[Gestellte Aufgabe a]
In welchem Jahr und wo taucht der Begriff laut dem Auszug über Crowdfunding zum ersten Mal auf?

[Auszug]
Crowdfunding ist eine Finanzierungsmethode, um verschiedenste Arten von Projekten und Unternehmungen finanziell zu unterstützen oder komplett zu finanzieren. Wie der Name bereits zu verstehen gibt, tritt hierbei die „Crowd“ (dt. Masse) als Geldgeber auf. Im Gegensatz zum herkömmlichen Fundraising oder anderen Finanzierungsmethoden wie Beteiligungen durch Business Angels oder Risikobeteiligungen, bei denen meist wenige zahlungskräftige Investoren mit hohen Beträgen investieren, werden beim Crowdfunding kleine Beträge durch eine größere Masse an Menschen gegeben.[72] Man spricht auch teilweise von Mikrofinanzierung.[73] Der Begriff als solcher tritt erstmals 2006 im Blog „fundavlog“ von Michael Sullivan auf.[74]

Die Idee des Crowdfunding ist jedoch nicht unbedingt neu: Bereits Mozart und Beethoven finanzierten ihre Premieren oder Kompositionsdrucke durch sogenannte „a-priori-Subskriptionen“, bei denen eine festgelegte Anzahl an Subskribienten Zahlungen an die Komponisten vollzogen und dafür gewisse Privilegien als Gegenleistung bekamen.[75] Ein weiteres Beispiel frühzeitigen Crowdfundings ist der Bau des Sockels der Freiheitsstatue in New York, welcher - gefolgt durch einen Aufruf der New York Times - ebenfalls durch viele Spender finanziert wurde. Im Gegenzug wurden die Namen der Spender in der Zeitung genannt.[76]

Laut einer Crowdfunding-Studie durch Ikosom werden zum größten Teil Kreativ- und Unterhaltungsprojekte, wie Musikalben, Filme, Veranstaltungen und Bücher, durch Crowdfunding finanziert.[77] Weitere Felder sind Unternehmungsgründungen, die durch Crowdfunding in der sogenannten Early Gap Stage, also der Finanzierungslücke in der frühen Gründungsphase, unterstützt werden können. Zwischen der Unternehmung und den potenziellen Geldgebern können intermediäre Dienstleister agieren, die den monetären und informellen Austausch auf professioneller Ebene übernehmen. Es handelt sich dabei um Online-Plattformen, und man bezeichnet diese Form als indirektes Crowdfunding.[78] Bekannte Beispiele solcher Dienstleister sind „Fundable“[79], „Kickstarter“[80], „SellaBand“[81] und die deutschen Plattformen „Startnext“[82] und „seedmatch“[83]. In Hemer et al. werden die folgenden Crowdfunding-Finanzierungsinstrumente klassifiziert:

Spenden ohne Gegenleistung, Sponsoring mit fester Gegenleistung, Vorauszahlung mit festgesetzter Lieferung des bezahlten Guts bei Fertigstellung, Kredite mit festgelegten Zinsen und Equity als gesellschaftliche Beteiligung an Unternehmen.[84]

  • Crowdfunding ist zudem eine Form von Mikrofinanzierung und kann sich in folgenden Ausprägungen widerspiegeln:
  • Crowd-Spende (Mikrospende)

[Gestellte Aufgabe b]
Schreibe die Datensätze neu, beginnend mit der Zeile, die „slides. See image above.“ enthält, und endend mit dem letzten der Datensätze, und ersetze dabei „instance“ durch „object“, ohne sonst etwas zu ändern.

Einige Datensätze:

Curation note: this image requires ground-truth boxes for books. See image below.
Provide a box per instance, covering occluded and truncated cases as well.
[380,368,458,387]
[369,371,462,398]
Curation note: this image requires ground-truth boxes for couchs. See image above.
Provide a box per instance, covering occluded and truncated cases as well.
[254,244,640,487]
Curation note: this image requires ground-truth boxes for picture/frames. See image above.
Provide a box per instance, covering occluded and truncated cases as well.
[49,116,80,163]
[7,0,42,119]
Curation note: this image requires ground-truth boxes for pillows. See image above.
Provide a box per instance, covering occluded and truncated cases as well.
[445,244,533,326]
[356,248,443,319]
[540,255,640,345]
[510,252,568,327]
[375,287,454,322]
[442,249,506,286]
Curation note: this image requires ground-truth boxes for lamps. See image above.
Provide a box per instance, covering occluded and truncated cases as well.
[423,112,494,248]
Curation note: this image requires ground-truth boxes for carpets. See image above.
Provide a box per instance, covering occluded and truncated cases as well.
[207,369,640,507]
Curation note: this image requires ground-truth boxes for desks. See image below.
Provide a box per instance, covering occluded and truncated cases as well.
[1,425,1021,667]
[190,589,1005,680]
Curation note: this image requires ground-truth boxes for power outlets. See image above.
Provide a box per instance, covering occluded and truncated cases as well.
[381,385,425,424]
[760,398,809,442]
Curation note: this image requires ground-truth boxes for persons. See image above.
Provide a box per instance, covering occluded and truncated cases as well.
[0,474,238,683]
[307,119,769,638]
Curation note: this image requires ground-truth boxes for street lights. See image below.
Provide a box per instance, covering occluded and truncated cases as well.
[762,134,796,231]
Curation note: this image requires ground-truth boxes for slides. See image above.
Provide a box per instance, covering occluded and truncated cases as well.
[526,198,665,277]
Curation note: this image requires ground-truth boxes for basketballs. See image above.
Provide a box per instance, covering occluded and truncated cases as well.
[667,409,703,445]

[Ergebnis a]
Im Jahr 2006, im Blog „fundavlog“ von Michael Sullivan.

[Ergebnis b]
Curation note: this image requires ground-truth boxes for slides. See image above.
Provide a box per object, covering occluded and truncated cases as well.
[526,198,665,277]
Curation note: this image requires ground-truth boxes for basketballs. See image above.
Provide a box per object, covering occluded and truncated cases as well.
[667,409,703,445]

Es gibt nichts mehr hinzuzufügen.